Supplied material:
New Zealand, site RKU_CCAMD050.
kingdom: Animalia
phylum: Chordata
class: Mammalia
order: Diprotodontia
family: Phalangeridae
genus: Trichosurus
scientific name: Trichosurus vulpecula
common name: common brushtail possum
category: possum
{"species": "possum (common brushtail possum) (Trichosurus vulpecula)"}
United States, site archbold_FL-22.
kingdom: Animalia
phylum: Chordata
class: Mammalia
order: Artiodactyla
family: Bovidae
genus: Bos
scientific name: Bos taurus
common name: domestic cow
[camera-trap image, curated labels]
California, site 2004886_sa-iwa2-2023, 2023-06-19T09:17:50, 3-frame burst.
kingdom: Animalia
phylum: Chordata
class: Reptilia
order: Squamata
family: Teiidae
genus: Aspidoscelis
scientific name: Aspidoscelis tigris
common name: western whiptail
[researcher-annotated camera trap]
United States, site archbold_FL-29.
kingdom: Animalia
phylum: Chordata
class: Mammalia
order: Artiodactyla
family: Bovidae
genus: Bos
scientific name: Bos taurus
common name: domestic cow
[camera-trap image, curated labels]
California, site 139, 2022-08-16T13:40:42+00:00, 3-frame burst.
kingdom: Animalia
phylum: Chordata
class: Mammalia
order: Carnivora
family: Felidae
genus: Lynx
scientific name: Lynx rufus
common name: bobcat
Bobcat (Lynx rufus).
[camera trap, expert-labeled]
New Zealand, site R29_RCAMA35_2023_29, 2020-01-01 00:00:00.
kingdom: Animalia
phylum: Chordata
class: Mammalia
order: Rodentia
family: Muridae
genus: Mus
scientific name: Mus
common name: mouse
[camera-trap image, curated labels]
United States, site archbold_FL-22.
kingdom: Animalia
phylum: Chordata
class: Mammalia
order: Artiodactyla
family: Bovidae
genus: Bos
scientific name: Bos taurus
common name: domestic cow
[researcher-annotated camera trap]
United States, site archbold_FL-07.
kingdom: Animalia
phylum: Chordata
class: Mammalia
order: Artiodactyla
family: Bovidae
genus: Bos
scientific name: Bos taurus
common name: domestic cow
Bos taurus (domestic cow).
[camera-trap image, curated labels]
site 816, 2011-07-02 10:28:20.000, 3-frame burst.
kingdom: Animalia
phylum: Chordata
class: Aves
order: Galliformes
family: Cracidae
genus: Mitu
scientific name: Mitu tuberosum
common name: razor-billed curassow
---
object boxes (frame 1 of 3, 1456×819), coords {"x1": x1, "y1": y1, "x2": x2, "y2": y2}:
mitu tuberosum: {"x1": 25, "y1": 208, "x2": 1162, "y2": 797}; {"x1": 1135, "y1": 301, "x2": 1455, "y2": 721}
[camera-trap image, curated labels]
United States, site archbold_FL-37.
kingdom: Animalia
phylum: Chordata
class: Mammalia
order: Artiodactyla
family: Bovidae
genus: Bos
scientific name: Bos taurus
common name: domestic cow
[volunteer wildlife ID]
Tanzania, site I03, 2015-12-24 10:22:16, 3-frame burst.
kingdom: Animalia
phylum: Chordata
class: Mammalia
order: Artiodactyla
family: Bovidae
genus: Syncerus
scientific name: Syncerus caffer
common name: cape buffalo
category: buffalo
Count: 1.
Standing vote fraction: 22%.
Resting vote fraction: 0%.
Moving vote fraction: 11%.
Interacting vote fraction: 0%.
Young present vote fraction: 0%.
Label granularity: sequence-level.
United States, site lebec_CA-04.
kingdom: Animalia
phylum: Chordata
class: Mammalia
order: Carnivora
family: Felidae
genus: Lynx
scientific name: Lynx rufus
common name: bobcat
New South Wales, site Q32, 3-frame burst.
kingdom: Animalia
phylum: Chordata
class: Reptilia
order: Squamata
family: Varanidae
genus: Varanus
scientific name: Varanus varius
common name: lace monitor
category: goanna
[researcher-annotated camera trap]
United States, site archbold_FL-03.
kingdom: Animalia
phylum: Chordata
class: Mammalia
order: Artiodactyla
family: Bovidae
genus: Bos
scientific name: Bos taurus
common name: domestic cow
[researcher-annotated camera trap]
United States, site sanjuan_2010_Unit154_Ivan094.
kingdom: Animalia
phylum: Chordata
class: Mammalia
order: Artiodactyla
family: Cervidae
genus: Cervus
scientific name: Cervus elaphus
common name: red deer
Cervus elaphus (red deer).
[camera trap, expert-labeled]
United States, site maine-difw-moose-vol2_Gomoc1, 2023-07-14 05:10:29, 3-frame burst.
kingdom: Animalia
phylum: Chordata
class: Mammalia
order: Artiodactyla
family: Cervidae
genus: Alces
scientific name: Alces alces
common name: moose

Instructions for the task:
Some lines above hold the word "vote". Copy all of them.

Written solution:
Standing vote fraction: 22%.
Resting vote fraction: 0%.
Moving vote fraction: 11%.
Interacting vote fraction: 0%.
Young present vote fraction: 0%.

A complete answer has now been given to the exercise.